## [YOUR OBJECTIVE]
Look through the records below, and whenever a line contains "Marcellus", copy it.

## [THE RECORDS]
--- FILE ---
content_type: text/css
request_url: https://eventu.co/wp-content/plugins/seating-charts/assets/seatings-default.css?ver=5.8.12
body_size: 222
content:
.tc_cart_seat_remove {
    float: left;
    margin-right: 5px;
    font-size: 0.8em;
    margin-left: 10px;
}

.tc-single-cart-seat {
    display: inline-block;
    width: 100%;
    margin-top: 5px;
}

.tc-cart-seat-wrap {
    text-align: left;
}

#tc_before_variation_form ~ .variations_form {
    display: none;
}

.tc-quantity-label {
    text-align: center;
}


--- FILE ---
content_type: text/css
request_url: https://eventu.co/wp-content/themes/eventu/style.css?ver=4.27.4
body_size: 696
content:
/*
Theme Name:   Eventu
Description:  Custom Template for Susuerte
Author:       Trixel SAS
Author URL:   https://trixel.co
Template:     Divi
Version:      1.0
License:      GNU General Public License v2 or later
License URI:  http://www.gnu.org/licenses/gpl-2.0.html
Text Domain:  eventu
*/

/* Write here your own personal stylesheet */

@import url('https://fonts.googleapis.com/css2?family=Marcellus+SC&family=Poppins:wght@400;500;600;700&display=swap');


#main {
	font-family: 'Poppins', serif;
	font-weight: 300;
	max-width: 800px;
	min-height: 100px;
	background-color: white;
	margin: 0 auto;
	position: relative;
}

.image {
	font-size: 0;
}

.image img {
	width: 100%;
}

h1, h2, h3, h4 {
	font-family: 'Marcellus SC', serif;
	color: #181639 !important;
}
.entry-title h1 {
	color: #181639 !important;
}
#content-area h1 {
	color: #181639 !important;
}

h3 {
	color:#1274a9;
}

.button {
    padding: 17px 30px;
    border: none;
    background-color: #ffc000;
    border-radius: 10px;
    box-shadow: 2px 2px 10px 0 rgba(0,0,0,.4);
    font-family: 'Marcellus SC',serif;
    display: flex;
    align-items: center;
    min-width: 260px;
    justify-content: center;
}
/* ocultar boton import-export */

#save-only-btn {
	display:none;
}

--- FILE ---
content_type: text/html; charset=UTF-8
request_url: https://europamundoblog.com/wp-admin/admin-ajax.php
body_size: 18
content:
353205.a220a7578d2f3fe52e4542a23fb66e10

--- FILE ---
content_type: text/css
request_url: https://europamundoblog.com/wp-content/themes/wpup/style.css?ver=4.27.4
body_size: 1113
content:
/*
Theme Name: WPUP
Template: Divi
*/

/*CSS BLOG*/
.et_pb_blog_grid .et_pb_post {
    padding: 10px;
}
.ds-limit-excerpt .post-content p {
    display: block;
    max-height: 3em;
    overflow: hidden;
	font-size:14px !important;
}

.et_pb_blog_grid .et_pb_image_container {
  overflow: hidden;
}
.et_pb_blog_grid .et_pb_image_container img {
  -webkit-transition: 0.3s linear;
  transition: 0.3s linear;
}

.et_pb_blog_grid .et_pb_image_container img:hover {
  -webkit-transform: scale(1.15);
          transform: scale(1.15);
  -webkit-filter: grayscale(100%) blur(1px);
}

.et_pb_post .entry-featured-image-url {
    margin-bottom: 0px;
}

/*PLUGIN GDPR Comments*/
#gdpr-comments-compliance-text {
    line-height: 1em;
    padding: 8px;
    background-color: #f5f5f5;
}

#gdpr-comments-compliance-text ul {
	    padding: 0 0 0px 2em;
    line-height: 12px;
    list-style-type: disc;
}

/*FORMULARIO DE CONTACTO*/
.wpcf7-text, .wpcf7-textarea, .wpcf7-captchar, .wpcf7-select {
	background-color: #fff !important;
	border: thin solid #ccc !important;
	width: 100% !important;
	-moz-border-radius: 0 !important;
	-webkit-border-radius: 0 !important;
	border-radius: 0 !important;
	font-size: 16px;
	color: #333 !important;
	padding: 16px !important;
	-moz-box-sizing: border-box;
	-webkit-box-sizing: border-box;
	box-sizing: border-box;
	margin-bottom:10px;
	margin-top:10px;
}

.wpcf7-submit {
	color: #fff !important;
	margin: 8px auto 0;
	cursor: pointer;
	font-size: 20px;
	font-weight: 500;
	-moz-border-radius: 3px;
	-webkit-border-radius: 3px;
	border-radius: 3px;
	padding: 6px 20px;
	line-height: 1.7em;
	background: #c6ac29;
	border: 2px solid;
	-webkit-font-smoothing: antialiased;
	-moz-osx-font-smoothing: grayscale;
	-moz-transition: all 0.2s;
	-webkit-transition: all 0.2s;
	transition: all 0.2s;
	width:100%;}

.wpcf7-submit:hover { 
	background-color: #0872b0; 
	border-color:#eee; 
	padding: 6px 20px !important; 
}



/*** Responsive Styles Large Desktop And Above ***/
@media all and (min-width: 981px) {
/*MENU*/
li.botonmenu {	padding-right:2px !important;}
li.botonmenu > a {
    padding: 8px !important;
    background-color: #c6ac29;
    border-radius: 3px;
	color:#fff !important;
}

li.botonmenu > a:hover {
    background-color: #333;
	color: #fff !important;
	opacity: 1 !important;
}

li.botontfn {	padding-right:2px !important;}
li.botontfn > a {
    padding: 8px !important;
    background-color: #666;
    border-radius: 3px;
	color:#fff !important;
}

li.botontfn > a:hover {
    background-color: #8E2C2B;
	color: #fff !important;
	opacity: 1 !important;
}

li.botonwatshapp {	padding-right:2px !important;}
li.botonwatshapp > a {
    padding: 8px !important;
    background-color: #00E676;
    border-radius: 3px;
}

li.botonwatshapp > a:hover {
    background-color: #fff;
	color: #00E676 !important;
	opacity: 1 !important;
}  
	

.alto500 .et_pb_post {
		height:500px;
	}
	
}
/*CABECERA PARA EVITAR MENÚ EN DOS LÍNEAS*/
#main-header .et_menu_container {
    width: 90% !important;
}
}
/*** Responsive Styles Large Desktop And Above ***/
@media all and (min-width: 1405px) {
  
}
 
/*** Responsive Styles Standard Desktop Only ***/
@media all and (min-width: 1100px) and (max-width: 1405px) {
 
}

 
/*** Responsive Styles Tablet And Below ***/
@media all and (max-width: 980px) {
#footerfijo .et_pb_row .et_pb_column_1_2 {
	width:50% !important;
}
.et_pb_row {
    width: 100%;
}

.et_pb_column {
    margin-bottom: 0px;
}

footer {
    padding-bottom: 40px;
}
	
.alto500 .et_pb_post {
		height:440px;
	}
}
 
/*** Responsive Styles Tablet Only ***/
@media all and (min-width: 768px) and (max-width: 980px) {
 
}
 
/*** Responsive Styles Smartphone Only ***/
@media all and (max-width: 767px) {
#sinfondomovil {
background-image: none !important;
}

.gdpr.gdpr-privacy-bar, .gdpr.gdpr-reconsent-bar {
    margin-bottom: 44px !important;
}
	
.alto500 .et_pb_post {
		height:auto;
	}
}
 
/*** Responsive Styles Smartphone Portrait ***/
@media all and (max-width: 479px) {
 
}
==
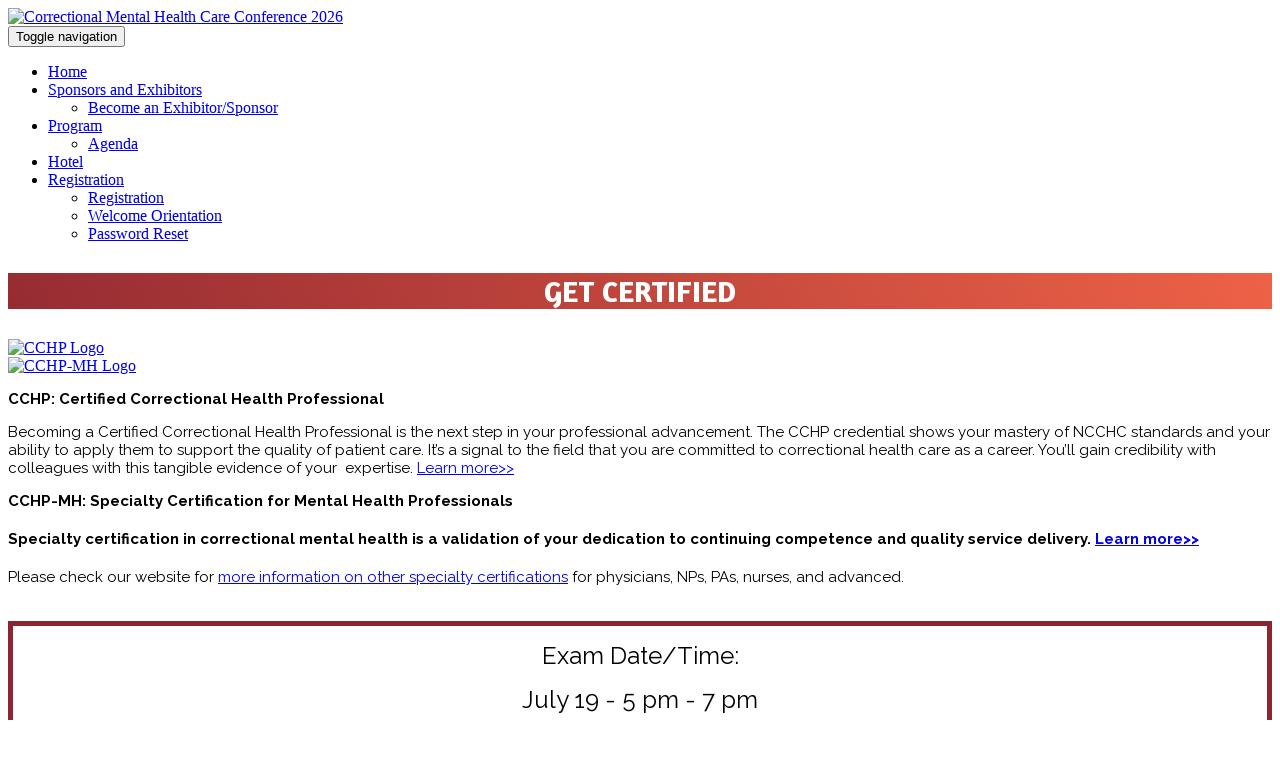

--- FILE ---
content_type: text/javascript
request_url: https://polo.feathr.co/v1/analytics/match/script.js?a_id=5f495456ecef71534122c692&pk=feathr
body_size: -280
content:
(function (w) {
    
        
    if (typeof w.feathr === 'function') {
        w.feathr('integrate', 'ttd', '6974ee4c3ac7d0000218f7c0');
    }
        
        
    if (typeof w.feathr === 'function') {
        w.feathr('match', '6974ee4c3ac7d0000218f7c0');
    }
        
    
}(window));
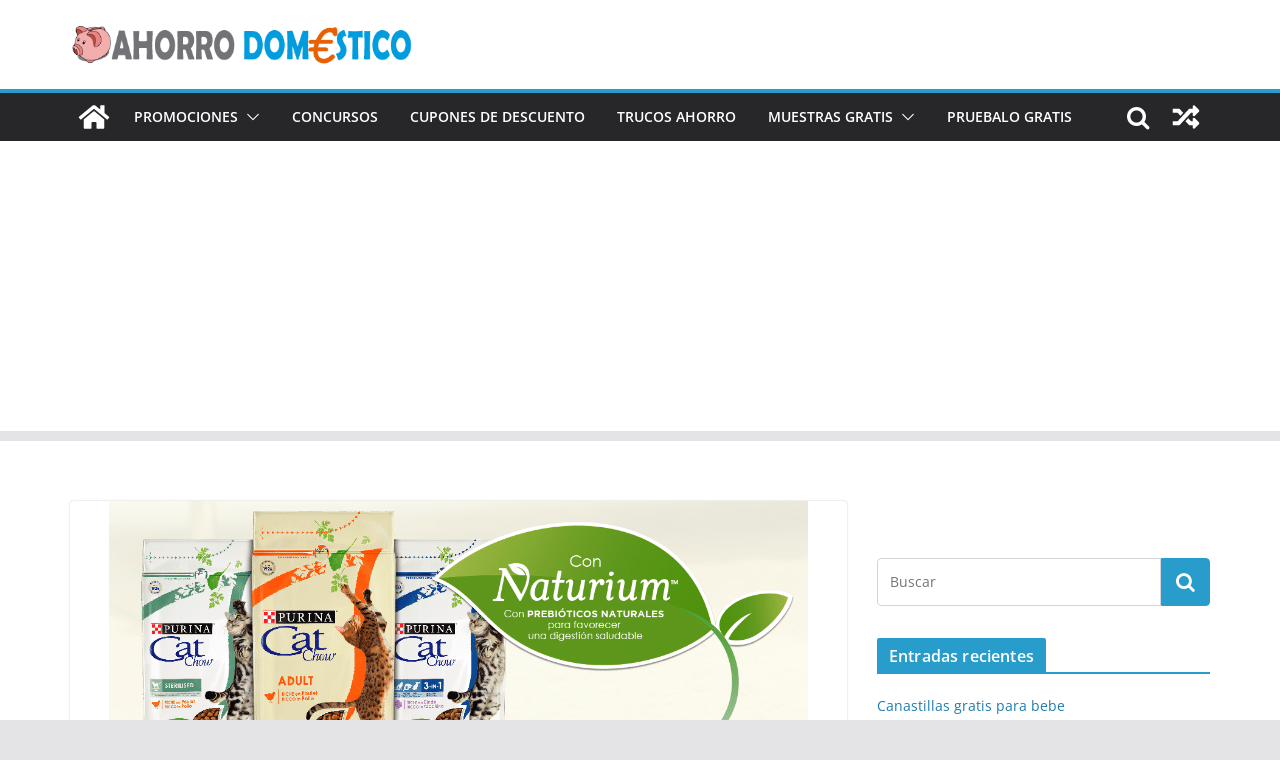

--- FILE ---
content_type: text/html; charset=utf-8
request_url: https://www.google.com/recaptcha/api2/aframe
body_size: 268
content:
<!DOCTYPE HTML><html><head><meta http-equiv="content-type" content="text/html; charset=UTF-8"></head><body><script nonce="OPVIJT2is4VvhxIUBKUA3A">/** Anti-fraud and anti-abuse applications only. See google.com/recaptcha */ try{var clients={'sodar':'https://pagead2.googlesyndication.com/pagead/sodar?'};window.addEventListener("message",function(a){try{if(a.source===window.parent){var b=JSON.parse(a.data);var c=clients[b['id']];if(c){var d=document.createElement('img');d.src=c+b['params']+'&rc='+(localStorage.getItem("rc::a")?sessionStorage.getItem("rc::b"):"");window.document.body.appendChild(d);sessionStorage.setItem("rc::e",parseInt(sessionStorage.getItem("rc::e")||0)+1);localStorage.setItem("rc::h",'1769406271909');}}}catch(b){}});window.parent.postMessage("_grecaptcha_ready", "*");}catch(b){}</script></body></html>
==
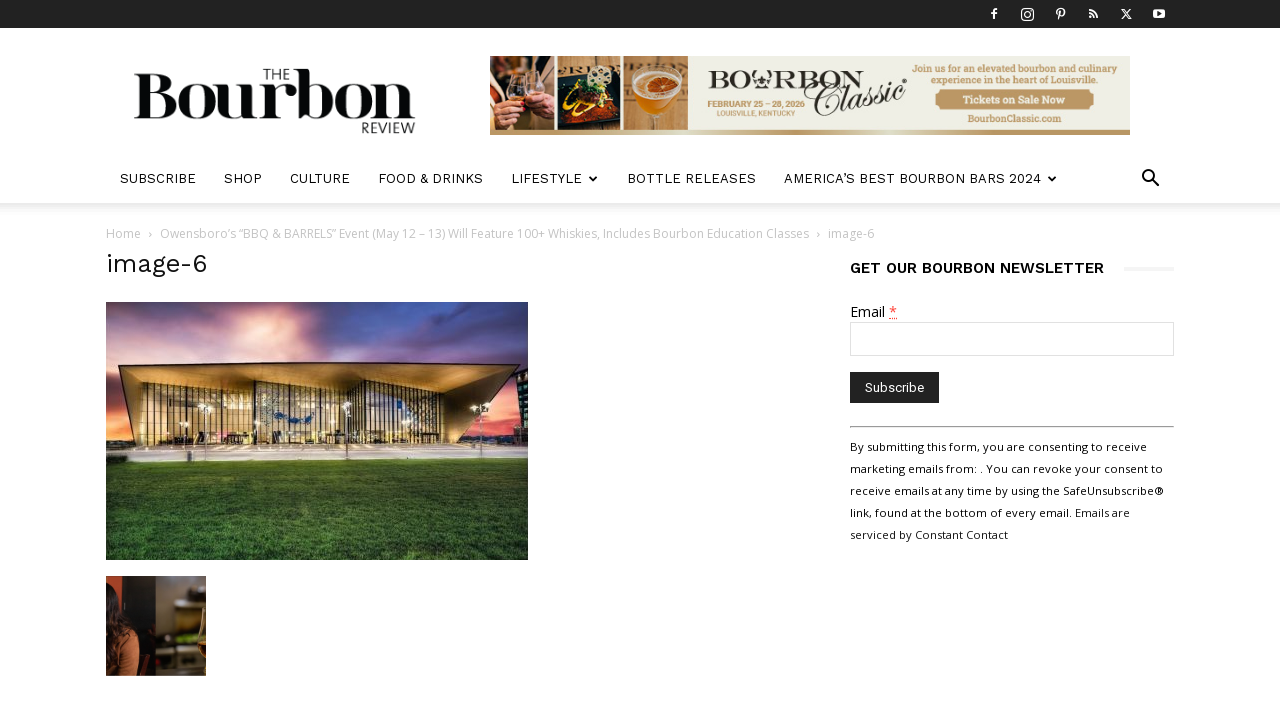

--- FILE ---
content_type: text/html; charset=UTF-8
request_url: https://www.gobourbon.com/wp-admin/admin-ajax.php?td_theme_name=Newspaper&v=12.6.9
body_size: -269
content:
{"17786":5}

## [ANSWER]
@import url('https://fonts.googleapis.com/css2?family=Marcellus+SC&family=Poppins:wght@400;500;600;700&display=swap');
	font-family: 'Marcellus SC', serif;
    font-family: 'Marcellus SC',serif;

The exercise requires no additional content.